Liberals think I'm the unholy spawn of Charlton Heston and Marion Hammer.
But this is too much.
And to be perfectly honest, I think "open-carry movements" like the recent flurry in California really are kinda silly. "Look at me! I'm legally carrying an open handgun! Of course it's unloaded, because anything else would be illegal. I'm a law-abiding citizen! A good guy! See? So abandon your entire legislative history and pass laws in my favor!" Sorry, that just wasn't going anywhere. So I might make a point similar to that of the writer, if we were really in agreement. Doesn't mean I'd work against them.
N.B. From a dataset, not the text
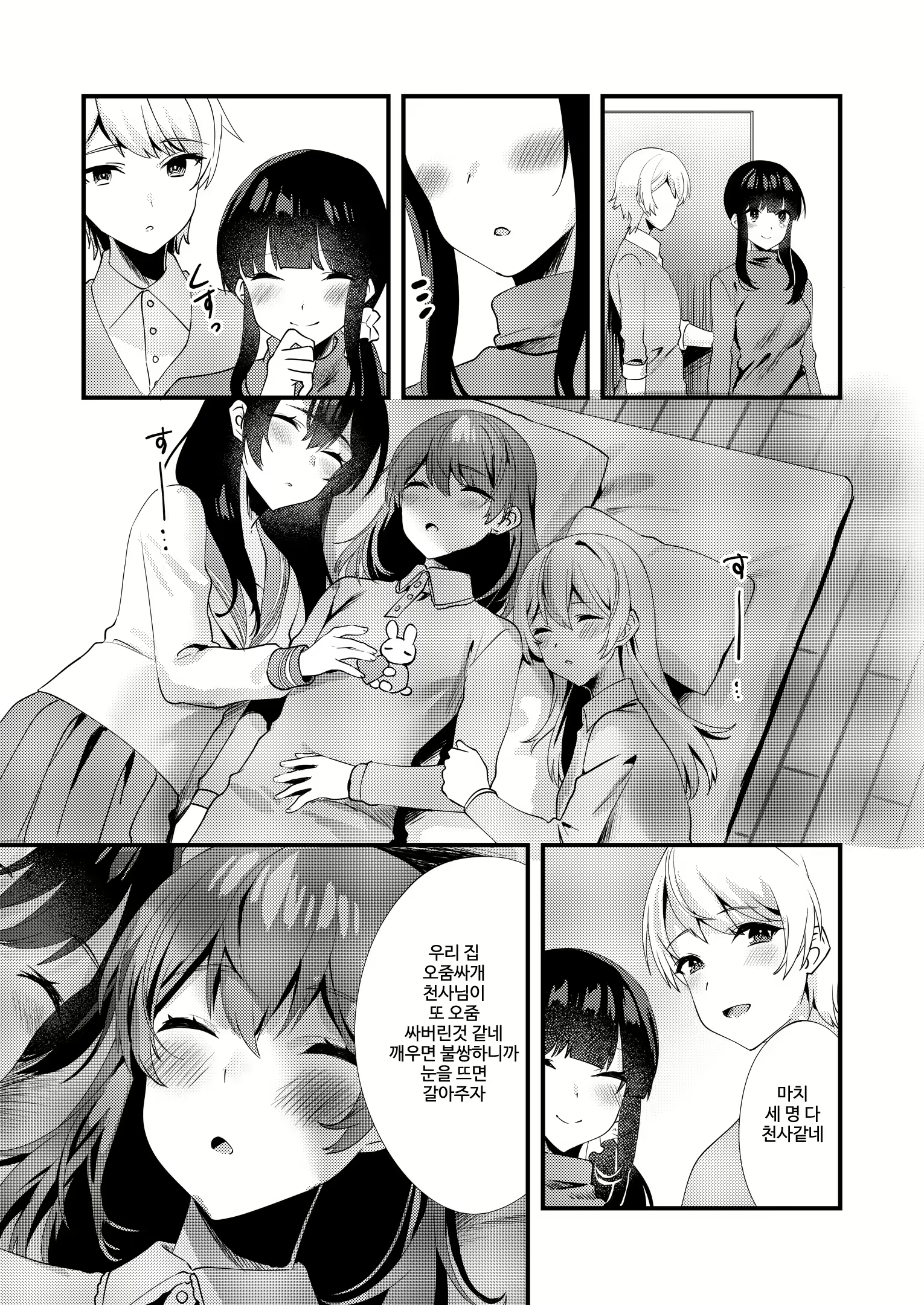 Content 1770076 - 27 페이지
But he gives himself away in the very next para:
These guys conduct open carry demonstrations, where they stand around like exhibitionists, exposing their weaponry for all to see. What would Freud think?Freud? Dude. He might, but didn't, think something like "A fear of weapons is a sign of retarded sexual and emotional maturity." But after that crack, it hardly matters what Freud thought about anything. When you get snide allusions to exhibitionists exposing themselves, you're reading something from the more bigoted side of anti-gun punditry: People who don't just think gun owners are wrong, they think (or want you to think) they're sick.
There's a word for someone writing the "I'm a gun owner BUT" kind of article who resorts to Fractured Freud Jokes. And the word is...
Liar.
2 comments:
Love this:
"I support laws giving me a privilege to carry a gun as long as I pay the fee, hide the gun, and act like I'm ashamed of it."
Well jeez, Joel, ya put it like thaat, and he does kinda sound like an invertebrate slug...it's sure a good thing most folks can't tell a sophistry from a dessert confection, isn't it?
Don't know if you follow David Codrea's work, but his usual semantic would focus on this person's "big but". (As long as we're down the prurience path, it's hard to argue with the wording...)
I do pop in on Codrea from time to time. He's a fella I'd like to meet.